:: DATA EXTRACTS ::
------------------------------------------------

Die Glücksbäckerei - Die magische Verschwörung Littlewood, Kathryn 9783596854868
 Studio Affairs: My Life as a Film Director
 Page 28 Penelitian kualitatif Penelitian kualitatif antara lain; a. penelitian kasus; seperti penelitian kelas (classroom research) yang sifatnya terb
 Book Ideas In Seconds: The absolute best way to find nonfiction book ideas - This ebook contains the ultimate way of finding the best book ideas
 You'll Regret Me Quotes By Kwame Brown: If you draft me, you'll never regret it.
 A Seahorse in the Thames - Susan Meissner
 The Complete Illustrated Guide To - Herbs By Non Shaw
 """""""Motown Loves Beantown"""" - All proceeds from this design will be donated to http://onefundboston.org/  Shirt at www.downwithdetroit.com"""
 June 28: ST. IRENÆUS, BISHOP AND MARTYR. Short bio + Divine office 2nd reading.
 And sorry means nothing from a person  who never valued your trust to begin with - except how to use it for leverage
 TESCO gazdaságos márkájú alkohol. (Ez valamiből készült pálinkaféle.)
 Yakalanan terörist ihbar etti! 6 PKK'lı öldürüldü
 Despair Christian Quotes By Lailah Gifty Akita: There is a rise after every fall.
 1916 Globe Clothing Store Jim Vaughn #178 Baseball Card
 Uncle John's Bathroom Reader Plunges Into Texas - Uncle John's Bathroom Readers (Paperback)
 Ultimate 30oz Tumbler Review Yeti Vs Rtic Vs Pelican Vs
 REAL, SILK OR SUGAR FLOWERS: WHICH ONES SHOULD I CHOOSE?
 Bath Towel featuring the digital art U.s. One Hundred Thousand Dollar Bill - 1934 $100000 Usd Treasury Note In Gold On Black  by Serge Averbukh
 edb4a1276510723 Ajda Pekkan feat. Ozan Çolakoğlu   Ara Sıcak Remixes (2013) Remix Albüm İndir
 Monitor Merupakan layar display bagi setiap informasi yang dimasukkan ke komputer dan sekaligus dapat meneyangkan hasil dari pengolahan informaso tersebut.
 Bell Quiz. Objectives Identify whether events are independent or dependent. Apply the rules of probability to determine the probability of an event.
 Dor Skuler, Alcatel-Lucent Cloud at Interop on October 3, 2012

------------------------------------------------

Return, exactly as written, the "June 28: ST." line and each line after it through the end of the listing above.

 June 28: ST. IRENÆUS, BISHOP AND MARTYR. Short bio + Divine office 2nd reading.
 And sorry means nothing from a person  who never valued your trust to begin with - except how to use it for leverage
 TESCO gazdaságos márkájú alkohol. (Ez valamiből készült pálinkaféle.)
 Yakalanan terörist ihbar etti! 6 PKK'lı öldürüldü
 Despair Christian Quotes By Lailah Gifty Akita: There is a rise after every fall.
 1916 Globe Clothing Store Jim Vaughn #178 Baseball Card
 Uncle John's Bathroom Reader Plunges Into Texas - Uncle John's Bathroom Readers (Paperback)
 Ultimate 30oz Tumbler Review Yeti Vs Rtic Vs Pelican Vs
 REAL, SILK OR SUGAR FLOWERS: WHICH ONES SHOULD I CHOOSE?
 Bath Towel featuring the digital art U.s. One Hundred Thousand Dollar Bill - 1934 $100000 Usd Treasury Note In Gold On Black  by Serge Averbukh
 edb4a1276510723 Ajda Pekkan feat. Ozan Çolakoğlu   Ara Sıcak Remixes (2013) Remix Albüm İndir
 Monitor Merupakan layar display bagi setiap informasi yang dimasukkan ke komputer dan sekaligus dapat meneyangkan hasil dari pengolahan informaso tersebut.
 Bell Quiz. Objectives Identify whether events are independent or dependent. Apply the rules of probability to determine the probability of an event.
 Dor Skuler, Alcatel-Lucent Cloud at Interop on October 3, 2012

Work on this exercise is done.